Karsten Greve

John Chamberlain

21 Apr - 30 Jun 2007

© JOHN CHAMBERLAIN
Adobi Obi, 1989
JOHN CHAMBERLAIN

Opening in honor of the artist on Saturday the 21st of April from 4-8pm

The year 2007 honors John Chamberlain in France: The Karsten Greve Gallery is dedicating an important exhibition to him, the Orsay Museum is integrating Correspondances into its program and the Grand Palais is presenting a work in the Nouveaux Réalistes exhibition. This wonderful set of events allows us to reflect upon the work of one of the greatest American sculptors.

Represented for over thirty years by the Karsten Greve Gallery, John Chamberlain will propose a set of ten sculptures conceived for the exhibition as well as a selection of earlier works, such as those from the Kiss series (1979).

Born in a small American town in 1927, John Chamberlain begins his training at the Art Institute of Chicago which he then continues at Black Mountain College. At this time he experiments with various ordinary materials and considers abstract expressionism as a point of departure for his research. He favors a speedy handling of material and removes any traces of craftwork in the execution of the works. It is in 1957 that he sees a “useable material, already painted” from an old Ford. From then on Chamberlain cuts out and transforms car carcasses which he compresses and “models”. The fenders and the hood yield to the pressure and become complex bodies, flexible and fixed all at once. Air circulates in the cavities, runs through the broken lines and rushes along the paths. The energy of the lines, the harmony or the intense colors, like the contrast between the delicate forms and a visibly violent process of execution are characteristic of this brilliant work, which captures and violates the eye. If John Chamberlain has explored and re-explored this path throughout his career, he has also worked with other materials and mediums: paintings (geometric), Plexiglas and urethane foam sculptures, photographs.

The recent works, mostly from2006, preserve the tension between the force of the material and the sensuality of the folds, sometimes reminding us of paper. On the other hand, more fragmented and recomposed, they take on a different structure. The artist often covers the metal with bright and glossy industrial colors and abandons the monumental dimensions of his works all the more dense, forthright, expressive or sober.

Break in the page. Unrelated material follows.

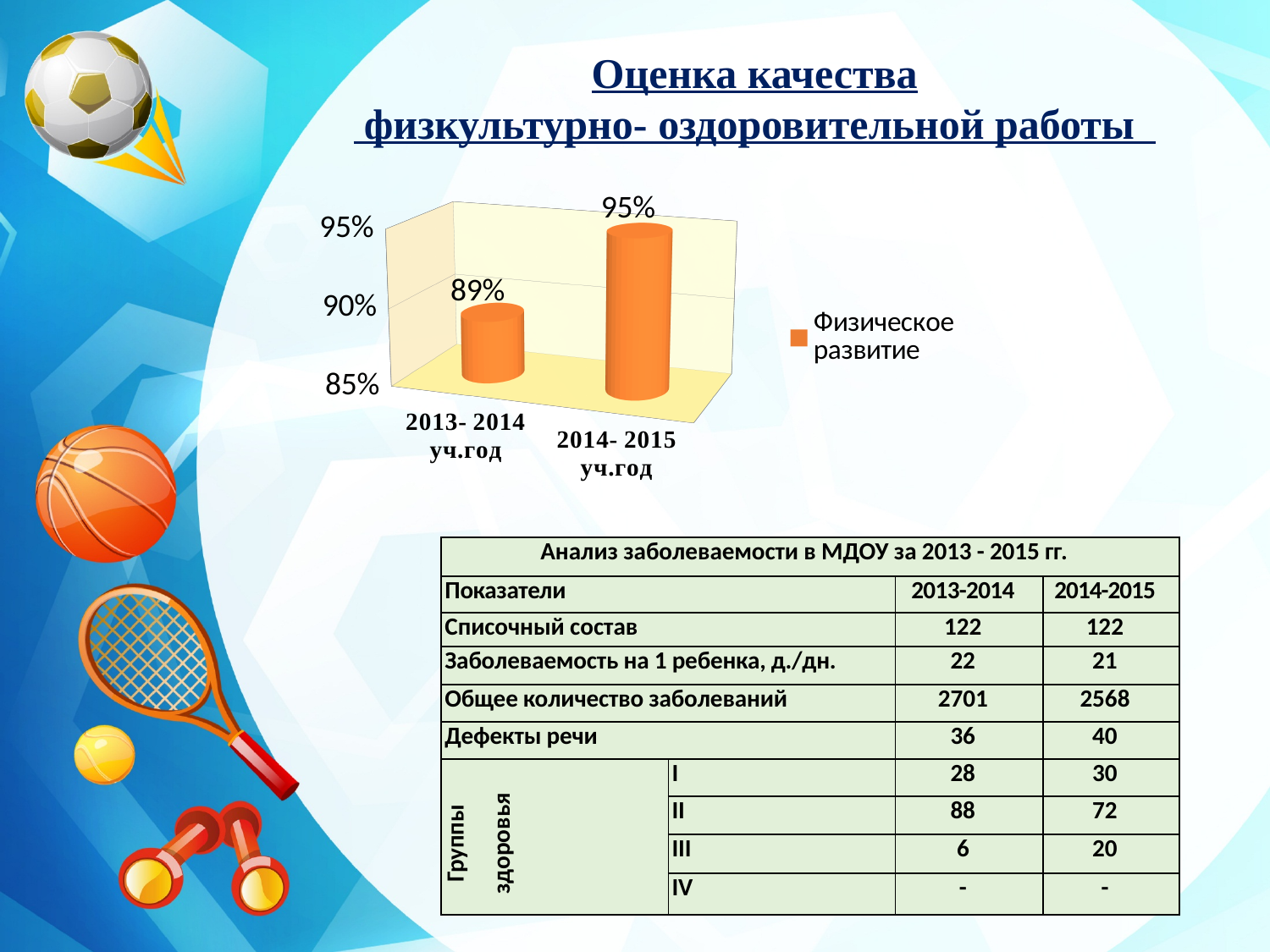
How many categories are shown in the chart? 2 What is the name of the series shown in the chart legend? Физическое развитие Which is larger: the value for 2013- 2014 уч.год or for 2014- 2015 уч.год? 2014- 2015 уч.год What kind of chart is shown on the slide? bar chart What is the value for 2013- 2014 уч.год in the chart? 89% Which year has the highest value in the chart? 2014- 2015 уч.год Is the value for 2014- 2015 уч.год greater or less than 90%? greater Is the value for 2013- 2014 уч.год greater or less than 90%? less What is the value for 2014- 2015 уч.год in the chart? 95% What is the difference between the values for 2014- 2015 уч.год and 2013- 2014 уч.год? 6% Which year has the lowest value in the chart? 2013- 2014 уч.год How many series does the chart legend list? 1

Celebrating his 80th birthday this year, John Chamberlain lives and works in Sarasota, Florida and in New York. His works are part of the most important collections and museums of the world. Since the very beginning of the 60s, he has enjoyed important success. He takes part in the exhibition The Art of Assemblage (MoMA, New York) in 1961 and in the São Paolo Biennale the same year. In 1964 he exhibits at the Venice Biennale. A retrospective is dedicated to him at the Guggenheim Museum in 1971 and then in 1986 at the Museum of Contemporary Art in Los Angeles. Numerous exhibitions follow, in particular those of the Staatliche Kunsthalle in Baden-Baden in 1991 and the Stedelijk Museum in Amsterdam in 1996.